Task brief: From the line containing "Between (610,37) and" through the end of the records, inclusive, rename "snow field" to "snowfield" and write out those lines with nothing else altered.

[Spatial reasoning records]
···

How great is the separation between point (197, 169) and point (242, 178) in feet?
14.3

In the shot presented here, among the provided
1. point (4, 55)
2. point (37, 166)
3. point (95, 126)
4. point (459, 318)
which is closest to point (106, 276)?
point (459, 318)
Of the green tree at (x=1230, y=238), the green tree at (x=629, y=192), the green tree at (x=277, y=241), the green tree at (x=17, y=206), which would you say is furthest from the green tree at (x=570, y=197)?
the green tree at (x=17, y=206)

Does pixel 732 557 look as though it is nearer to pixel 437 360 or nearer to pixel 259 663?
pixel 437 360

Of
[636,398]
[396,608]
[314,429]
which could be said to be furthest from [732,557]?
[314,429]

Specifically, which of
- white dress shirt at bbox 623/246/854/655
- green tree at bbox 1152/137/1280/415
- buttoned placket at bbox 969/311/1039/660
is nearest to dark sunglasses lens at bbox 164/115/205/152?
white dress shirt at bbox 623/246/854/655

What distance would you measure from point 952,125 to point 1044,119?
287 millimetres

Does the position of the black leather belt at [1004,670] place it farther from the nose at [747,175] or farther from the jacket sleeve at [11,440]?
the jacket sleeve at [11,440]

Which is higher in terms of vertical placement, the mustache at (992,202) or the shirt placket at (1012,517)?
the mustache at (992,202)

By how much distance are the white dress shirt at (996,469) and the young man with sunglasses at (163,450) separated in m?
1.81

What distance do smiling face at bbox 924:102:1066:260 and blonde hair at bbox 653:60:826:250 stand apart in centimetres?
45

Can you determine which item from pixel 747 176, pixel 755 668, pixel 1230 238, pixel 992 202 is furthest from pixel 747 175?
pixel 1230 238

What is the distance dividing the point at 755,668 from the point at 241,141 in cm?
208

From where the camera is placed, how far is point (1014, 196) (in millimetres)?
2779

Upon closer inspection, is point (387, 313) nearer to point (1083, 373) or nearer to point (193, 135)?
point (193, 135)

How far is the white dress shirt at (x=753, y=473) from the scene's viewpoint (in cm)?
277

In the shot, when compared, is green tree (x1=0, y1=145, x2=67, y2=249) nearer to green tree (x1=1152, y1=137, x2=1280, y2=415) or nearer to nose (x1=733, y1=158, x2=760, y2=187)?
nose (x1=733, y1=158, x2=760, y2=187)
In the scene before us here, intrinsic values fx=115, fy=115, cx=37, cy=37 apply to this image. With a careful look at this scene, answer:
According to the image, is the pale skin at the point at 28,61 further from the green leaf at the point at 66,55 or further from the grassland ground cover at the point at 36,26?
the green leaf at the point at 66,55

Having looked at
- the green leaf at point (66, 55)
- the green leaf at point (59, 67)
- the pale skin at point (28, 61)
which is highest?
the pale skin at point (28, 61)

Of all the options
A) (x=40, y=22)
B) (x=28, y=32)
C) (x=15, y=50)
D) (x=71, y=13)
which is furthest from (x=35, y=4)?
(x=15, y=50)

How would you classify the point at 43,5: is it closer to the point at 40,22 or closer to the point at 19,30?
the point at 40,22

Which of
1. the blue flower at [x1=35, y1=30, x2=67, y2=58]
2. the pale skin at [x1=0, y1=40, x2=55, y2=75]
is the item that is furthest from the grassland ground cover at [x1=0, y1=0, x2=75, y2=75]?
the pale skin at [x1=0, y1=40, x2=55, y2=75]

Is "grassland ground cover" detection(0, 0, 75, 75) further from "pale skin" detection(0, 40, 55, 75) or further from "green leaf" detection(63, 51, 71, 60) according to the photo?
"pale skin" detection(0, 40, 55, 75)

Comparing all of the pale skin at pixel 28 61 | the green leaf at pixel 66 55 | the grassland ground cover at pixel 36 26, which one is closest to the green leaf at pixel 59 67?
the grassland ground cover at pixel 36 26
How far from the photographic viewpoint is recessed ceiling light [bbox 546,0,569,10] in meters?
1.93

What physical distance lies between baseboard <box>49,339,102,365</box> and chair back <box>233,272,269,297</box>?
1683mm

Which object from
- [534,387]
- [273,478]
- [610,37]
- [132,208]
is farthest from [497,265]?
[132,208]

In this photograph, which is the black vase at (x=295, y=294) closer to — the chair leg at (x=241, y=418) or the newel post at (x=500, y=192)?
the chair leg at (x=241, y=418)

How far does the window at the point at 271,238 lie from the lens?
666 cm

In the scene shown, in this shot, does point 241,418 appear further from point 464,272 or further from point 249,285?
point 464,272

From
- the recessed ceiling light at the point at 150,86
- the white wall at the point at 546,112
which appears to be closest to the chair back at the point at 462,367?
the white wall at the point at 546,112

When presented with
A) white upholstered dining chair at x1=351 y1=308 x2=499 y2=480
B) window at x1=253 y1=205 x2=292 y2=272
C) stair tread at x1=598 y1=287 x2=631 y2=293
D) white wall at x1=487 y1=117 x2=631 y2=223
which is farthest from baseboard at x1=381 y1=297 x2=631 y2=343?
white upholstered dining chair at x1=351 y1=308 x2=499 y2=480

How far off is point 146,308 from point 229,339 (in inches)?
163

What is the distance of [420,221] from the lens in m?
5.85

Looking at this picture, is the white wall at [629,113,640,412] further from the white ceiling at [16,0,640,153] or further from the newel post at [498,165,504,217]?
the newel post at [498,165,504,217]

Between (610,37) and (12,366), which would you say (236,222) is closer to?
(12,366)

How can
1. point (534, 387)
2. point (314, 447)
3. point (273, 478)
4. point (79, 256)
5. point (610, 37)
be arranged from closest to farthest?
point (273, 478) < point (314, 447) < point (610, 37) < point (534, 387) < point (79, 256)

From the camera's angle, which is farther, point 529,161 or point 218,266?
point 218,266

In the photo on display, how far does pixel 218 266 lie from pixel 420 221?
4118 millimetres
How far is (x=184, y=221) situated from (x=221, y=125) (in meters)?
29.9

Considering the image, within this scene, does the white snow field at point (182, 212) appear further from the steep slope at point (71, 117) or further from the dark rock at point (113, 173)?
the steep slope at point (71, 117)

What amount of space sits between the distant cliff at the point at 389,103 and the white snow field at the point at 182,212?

···

The result:
Between (610,37) and (12,366), which would you say (236,222) is closer to?
(12,366)

How can
1. point (534, 387)
2. point (314, 447)
3. point (273, 478)
4. point (79, 256)
5. point (610, 37)
be arranged from closest to farthest?
point (273, 478) < point (314, 447) < point (610, 37) < point (534, 387) < point (79, 256)

From the camera's angle, which is farther, point 529,161 or point 218,266?
point 218,266

In the photo on display, how far does pixel 218 266 lie from pixel 420 221?
4118 millimetres
How far is (x=184, y=221) situated from (x=221, y=125) (in meters)?
29.9

Considering the image, within this scene, does the white snowfield at point (182, 212) appear further from the steep slope at point (71, 117) or further from the dark rock at point (113, 173)?
the steep slope at point (71, 117)

What amount of space sits between the distant cliff at the point at 389,103 and the white snowfield at the point at 182,212?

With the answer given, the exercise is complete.